▶ Extracted entries:
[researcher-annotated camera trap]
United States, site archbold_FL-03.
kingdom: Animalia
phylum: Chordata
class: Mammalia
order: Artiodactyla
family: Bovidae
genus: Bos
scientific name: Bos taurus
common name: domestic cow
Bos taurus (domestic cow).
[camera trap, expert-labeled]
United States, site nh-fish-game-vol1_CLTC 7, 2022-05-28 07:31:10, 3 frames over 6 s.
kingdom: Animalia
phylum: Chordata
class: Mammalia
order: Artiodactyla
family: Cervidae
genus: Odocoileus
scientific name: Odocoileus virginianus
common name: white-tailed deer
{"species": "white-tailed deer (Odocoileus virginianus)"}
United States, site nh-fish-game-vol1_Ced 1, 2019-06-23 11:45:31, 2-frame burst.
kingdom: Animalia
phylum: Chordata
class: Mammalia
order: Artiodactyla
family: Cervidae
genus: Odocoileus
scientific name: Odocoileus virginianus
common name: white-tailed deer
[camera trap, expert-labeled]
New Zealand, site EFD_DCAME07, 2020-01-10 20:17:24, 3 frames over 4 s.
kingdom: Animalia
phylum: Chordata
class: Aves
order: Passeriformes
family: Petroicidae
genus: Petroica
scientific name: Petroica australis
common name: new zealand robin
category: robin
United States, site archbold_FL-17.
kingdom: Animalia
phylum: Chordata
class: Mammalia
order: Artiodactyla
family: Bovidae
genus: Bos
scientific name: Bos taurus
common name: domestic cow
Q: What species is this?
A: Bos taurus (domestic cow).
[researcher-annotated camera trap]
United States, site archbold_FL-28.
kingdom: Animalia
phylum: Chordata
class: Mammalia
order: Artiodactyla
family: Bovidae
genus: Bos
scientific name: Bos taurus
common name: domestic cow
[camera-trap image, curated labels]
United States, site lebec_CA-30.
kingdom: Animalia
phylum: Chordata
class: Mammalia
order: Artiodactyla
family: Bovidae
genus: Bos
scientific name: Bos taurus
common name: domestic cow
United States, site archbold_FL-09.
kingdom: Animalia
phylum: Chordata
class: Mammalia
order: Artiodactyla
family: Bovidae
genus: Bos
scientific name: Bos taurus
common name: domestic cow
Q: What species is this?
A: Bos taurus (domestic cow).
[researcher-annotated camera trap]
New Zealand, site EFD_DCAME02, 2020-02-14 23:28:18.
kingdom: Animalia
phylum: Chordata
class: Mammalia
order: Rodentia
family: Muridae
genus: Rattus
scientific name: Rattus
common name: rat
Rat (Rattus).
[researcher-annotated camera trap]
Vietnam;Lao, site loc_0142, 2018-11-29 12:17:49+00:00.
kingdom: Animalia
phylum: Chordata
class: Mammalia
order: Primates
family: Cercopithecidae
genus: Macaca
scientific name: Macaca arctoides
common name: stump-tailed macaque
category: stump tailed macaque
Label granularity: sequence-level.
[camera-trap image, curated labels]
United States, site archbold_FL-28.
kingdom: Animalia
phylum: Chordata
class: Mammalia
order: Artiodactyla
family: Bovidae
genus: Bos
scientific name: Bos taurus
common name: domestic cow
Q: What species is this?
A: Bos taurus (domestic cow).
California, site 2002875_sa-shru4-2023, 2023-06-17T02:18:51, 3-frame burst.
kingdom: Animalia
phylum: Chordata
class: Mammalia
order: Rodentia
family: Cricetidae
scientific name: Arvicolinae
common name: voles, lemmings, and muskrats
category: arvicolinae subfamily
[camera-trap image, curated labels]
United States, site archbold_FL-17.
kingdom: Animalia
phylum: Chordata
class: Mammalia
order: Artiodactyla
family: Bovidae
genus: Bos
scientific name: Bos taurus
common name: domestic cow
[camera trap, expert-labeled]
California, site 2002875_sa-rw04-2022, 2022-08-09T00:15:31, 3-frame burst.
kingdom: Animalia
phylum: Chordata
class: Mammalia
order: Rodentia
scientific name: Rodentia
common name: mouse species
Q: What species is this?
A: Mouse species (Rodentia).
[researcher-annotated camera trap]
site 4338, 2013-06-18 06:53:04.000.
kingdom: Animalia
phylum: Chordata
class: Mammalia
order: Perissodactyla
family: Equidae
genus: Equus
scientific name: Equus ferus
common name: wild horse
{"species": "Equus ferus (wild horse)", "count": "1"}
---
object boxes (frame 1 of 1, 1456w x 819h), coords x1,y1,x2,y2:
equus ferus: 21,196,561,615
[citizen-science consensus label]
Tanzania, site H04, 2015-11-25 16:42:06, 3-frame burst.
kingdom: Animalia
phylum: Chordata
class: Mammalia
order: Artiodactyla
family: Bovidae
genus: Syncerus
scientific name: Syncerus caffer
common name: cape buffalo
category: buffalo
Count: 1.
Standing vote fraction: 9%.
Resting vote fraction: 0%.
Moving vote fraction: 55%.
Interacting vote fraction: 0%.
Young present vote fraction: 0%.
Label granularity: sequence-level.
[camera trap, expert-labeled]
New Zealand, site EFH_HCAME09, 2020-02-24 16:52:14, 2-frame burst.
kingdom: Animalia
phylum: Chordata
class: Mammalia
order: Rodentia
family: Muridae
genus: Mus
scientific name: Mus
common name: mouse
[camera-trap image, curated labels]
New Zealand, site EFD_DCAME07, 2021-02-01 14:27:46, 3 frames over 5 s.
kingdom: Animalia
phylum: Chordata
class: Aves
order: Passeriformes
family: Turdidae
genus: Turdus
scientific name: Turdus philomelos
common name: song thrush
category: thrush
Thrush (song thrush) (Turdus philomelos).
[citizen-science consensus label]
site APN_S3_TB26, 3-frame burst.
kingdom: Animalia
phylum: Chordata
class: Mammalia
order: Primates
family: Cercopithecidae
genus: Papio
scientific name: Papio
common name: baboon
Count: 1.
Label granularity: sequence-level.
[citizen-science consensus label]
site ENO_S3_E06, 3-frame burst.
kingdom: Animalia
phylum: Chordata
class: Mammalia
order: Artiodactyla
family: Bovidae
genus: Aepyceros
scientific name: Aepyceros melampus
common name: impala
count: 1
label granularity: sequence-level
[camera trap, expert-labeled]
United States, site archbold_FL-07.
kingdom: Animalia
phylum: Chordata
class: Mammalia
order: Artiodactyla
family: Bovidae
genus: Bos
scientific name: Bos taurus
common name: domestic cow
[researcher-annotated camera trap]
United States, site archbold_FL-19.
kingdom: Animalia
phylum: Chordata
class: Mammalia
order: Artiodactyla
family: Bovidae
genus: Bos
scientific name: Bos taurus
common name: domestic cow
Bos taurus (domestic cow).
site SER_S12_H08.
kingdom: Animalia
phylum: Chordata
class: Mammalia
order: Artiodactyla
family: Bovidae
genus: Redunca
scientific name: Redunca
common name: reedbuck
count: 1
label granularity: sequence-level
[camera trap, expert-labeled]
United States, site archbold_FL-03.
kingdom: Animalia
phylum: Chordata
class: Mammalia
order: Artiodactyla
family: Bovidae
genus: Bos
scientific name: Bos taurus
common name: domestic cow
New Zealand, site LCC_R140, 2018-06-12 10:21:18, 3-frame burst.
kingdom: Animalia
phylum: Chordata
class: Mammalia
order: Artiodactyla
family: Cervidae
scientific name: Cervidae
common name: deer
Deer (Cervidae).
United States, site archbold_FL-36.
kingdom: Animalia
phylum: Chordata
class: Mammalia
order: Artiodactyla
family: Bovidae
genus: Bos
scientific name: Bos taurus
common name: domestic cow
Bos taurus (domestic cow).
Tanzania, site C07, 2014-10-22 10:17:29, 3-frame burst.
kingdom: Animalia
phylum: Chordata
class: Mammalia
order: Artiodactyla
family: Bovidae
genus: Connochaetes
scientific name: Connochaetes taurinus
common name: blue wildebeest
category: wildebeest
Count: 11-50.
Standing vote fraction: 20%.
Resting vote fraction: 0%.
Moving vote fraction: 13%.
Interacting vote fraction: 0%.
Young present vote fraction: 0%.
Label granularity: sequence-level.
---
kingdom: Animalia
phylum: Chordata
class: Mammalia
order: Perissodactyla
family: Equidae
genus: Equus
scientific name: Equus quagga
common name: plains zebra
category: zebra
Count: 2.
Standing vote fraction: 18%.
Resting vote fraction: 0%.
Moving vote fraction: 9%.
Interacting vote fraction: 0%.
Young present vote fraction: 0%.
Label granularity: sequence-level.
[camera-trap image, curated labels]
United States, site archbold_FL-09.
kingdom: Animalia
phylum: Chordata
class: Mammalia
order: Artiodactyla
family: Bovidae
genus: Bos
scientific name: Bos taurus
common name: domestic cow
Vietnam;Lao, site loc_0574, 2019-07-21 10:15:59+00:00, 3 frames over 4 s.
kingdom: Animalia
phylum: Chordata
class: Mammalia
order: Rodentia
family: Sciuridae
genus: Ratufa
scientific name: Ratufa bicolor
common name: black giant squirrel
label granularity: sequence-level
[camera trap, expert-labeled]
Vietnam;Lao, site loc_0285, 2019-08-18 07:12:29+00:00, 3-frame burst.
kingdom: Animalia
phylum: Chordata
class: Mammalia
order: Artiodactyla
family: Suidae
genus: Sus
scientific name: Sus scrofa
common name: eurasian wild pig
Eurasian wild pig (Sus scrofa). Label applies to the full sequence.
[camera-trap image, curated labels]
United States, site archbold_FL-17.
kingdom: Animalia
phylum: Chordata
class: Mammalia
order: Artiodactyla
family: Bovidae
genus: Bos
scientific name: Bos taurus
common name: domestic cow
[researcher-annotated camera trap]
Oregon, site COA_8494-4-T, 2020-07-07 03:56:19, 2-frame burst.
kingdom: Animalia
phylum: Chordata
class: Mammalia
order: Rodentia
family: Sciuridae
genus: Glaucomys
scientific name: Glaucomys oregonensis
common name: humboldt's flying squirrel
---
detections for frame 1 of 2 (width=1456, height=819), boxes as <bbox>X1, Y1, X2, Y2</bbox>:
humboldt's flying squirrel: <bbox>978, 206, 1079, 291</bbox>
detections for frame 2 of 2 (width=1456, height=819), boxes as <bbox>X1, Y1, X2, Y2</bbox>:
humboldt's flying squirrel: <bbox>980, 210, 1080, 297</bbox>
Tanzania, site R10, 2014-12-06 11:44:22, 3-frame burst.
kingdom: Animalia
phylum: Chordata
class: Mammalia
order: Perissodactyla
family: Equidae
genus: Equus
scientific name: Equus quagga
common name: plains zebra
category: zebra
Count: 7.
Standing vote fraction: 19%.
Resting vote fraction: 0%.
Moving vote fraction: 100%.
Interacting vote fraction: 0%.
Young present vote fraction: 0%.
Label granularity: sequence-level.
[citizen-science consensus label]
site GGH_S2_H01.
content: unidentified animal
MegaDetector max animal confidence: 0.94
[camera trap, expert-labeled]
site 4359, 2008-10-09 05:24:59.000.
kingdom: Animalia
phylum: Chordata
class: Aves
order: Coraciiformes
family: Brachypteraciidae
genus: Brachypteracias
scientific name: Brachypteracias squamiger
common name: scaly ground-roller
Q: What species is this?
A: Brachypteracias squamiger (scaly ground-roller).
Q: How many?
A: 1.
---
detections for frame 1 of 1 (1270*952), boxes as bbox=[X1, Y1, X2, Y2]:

▶ Required work:
Beginning with the top line of the data above, output every line exactly until the one that contains "United States, site nh-fish-game-vol1_Ced", and include that one too.

▶ Solution to this exercise:
[researcher-annotated camera trap]
United States, site archbold_FL-03.
kingdom: Animalia
phylum: Chordata
class: Mammalia
order: Artiodactyla
family: Bovidae
genus: Bos
scientific name: Bos taurus
common name: domestic cow
Bos taurus (domestic cow).
[camera trap, expert-labeled]
United States, site nh-fish-game-vol1_CLTC 7, 2022-05-28 07:31:10, 3 frames over 6 s.
kingdom: Animalia
phylum: Chordata
class: Mammalia
order: Artiodactyla
family: Cervidae
genus: Odocoileus
scientific name: Odocoileus virginianus
common name: white-tailed deer
{"species": "white-tailed deer (Odocoileus virginianus)"}
United States, site nh-fish-game-vol1_Ced 1, 2019-06-23 11:45:31, 2-frame burst.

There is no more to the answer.